Retired OIG Special Agent and Advize’s Director of Litigation & FWA Support will be stepping in each week to examine current fraud trends from the lens of an investigator. Stay tuned for weekly insights, updates, and information on healthcare’s most expensive crimes.
Modifier 25. It has been the bane of existence for fraud, waste and abuse investigators since its inception. In full disclosure, I am not a Certified Professional Coder (CPC), nor do I purport to be an expert in coding. I was, however, and continue to be, a professional healthcare fraud investigator, and when I hear about the use of Modifier 25, I immediately am brought to thoughts of inappropriate use of the code.
In 2005, the OIG issued a report on the abuses of Modifier 25. 15 years later, we can still point to instances where this code is highly abused. Unfortunately, as with many investigations that involve the use of coding in the fraud with respect to modifiers and upcoding, these cases can result in civil settlements. I am often asked why certain matters are criminally prosecuted, while others, like the abuse of Modifier 25, is adjudicated civilly. The number one thing to always keep in mind that prosecutors and investigators are always thinking in terms of trial and not only jury appeal, but jury understanding. Inevitably in a situation where a provider decides to take the case to trial, the Medicare program will be on trial. The difficulties in understanding the policies, rules and at times, the vague definitions of codes will undoubtedly be the subject of the defense.

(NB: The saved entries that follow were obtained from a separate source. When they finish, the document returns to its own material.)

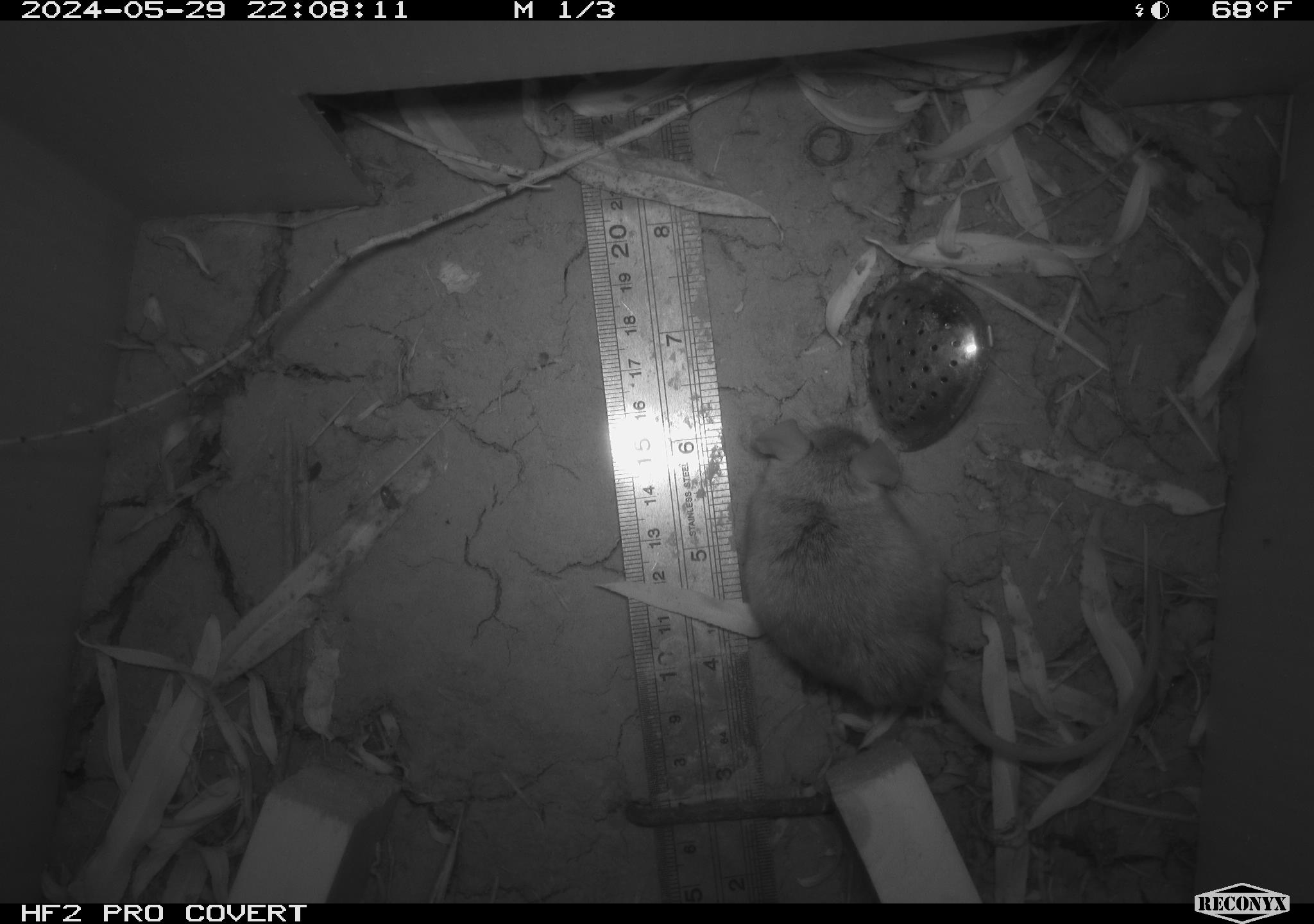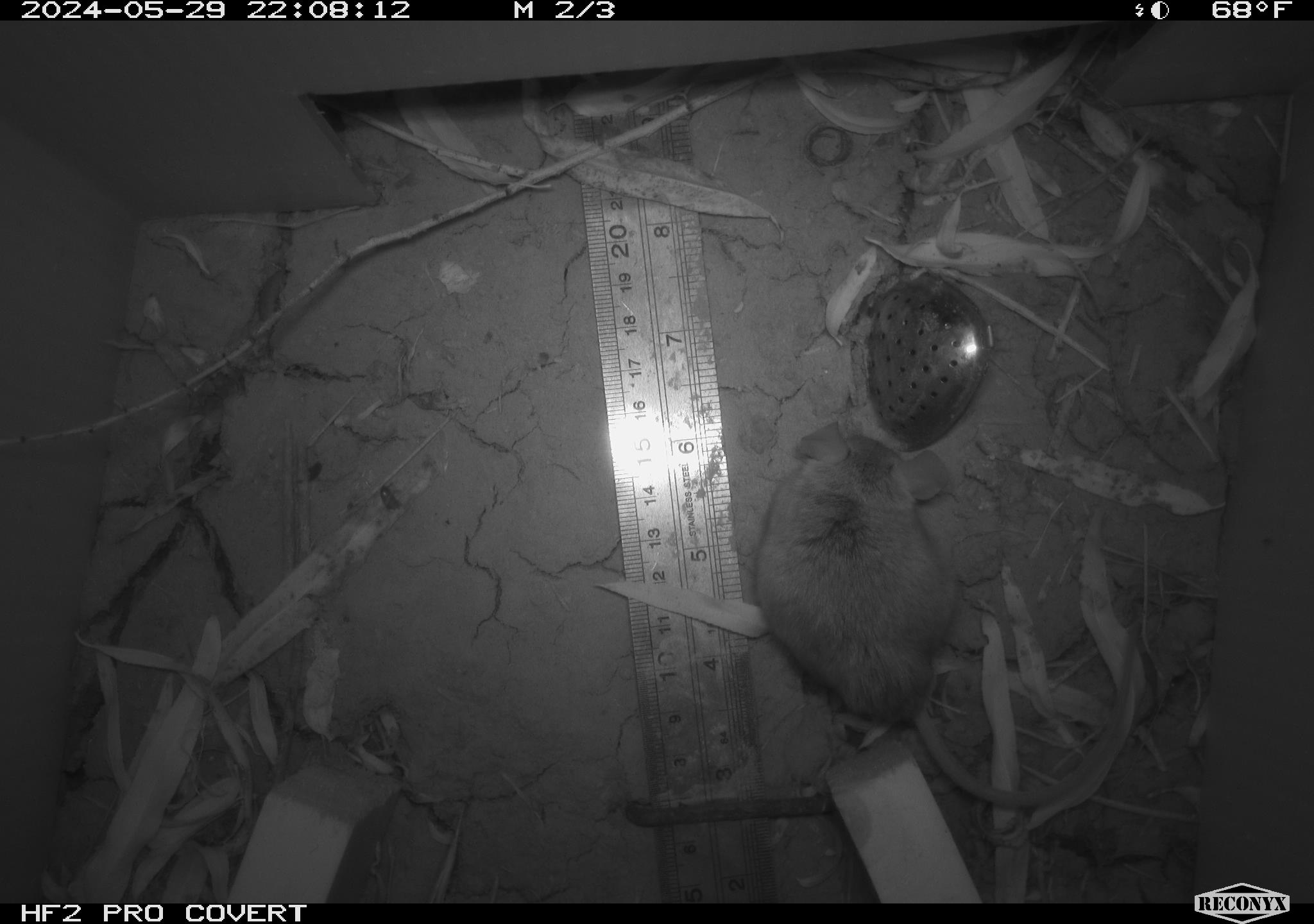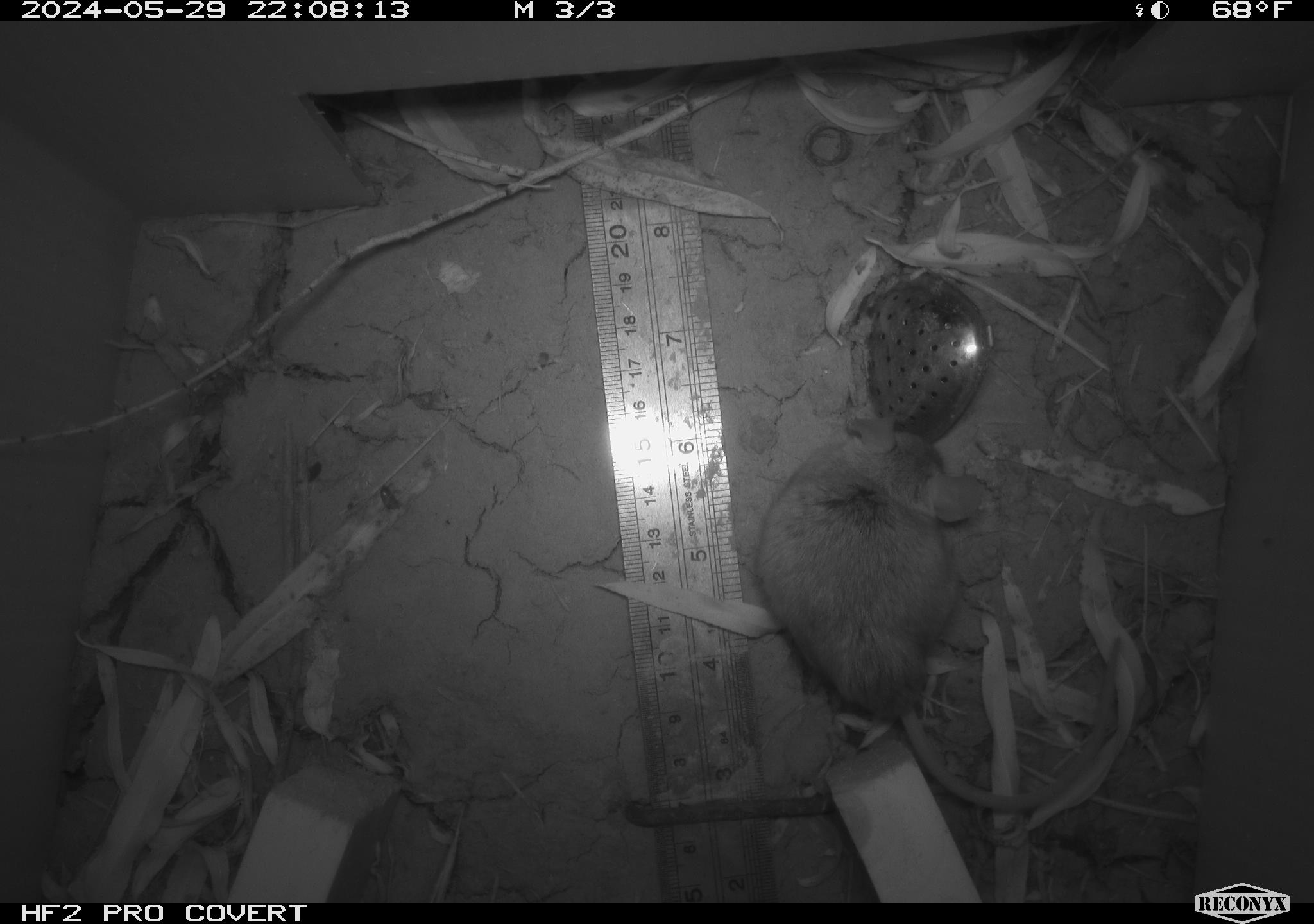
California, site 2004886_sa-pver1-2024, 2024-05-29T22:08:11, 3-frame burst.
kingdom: Animalia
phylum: Chordata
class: Mammalia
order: Rodentia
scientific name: Rodentia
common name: mouse species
Mouse species (Rodentia).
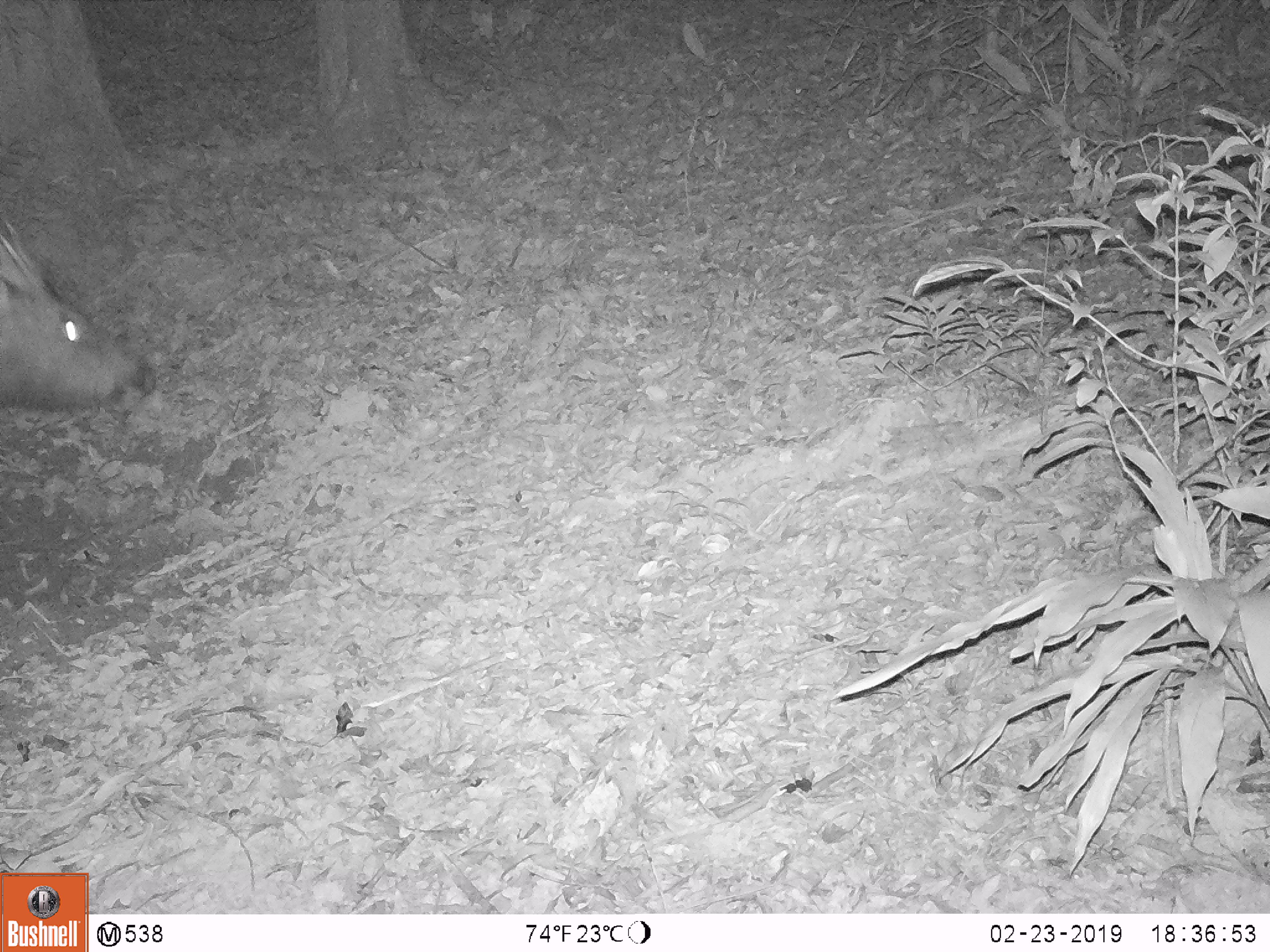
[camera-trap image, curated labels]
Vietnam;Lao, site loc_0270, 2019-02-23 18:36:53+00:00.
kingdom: Animalia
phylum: Chordata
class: Mammalia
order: Artiodactyla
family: Cervidae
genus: Rusa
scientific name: Rusa unicolor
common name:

I had several cases in my OIG career where the use of Modifier 25 was implicated. Thankfully, there were other issues involved in the investigation, where the Modifier 25 part of the case was able to be rolled into a global settlement and treated civilly. Had the cases just relied upon the misuse or abuse of Modifier 25, the cases would likely only have been civil, or declined entirely by the prosecutor. The key part of this modifier is that it gives a provider the ability to circumvent edits to deny services that would not be separately payable. Where providers go awry is when this modifier is appended to every evaluation and management code for every patient. Data does not lie; it may give a false positive at times, but that does not mean it was wrong in its findings.
I found the misuse of this modifier mostly with podiatrists who sought to increase reimbursement for Medicare covered services by adding an evaluation and management code to the podiatry codes (typically debridement and other related routine footcare codes that are covered under very specific circumstances). By appending the evaluation and management code with the Modifier 25, a provider can see a much larger reimbursement than would otherwise have been afforded to the provider in the absence of the evaluation and management.
The fraud with this modifier is still a real thing. Unscrupulous providers do not reinvent the fraud, waste and abuse wheel; they just find new ways to perpetuate the scheme. OIG made an issue of the misuse of the modifier, and here we are, 15 years later, and we are still discussing it.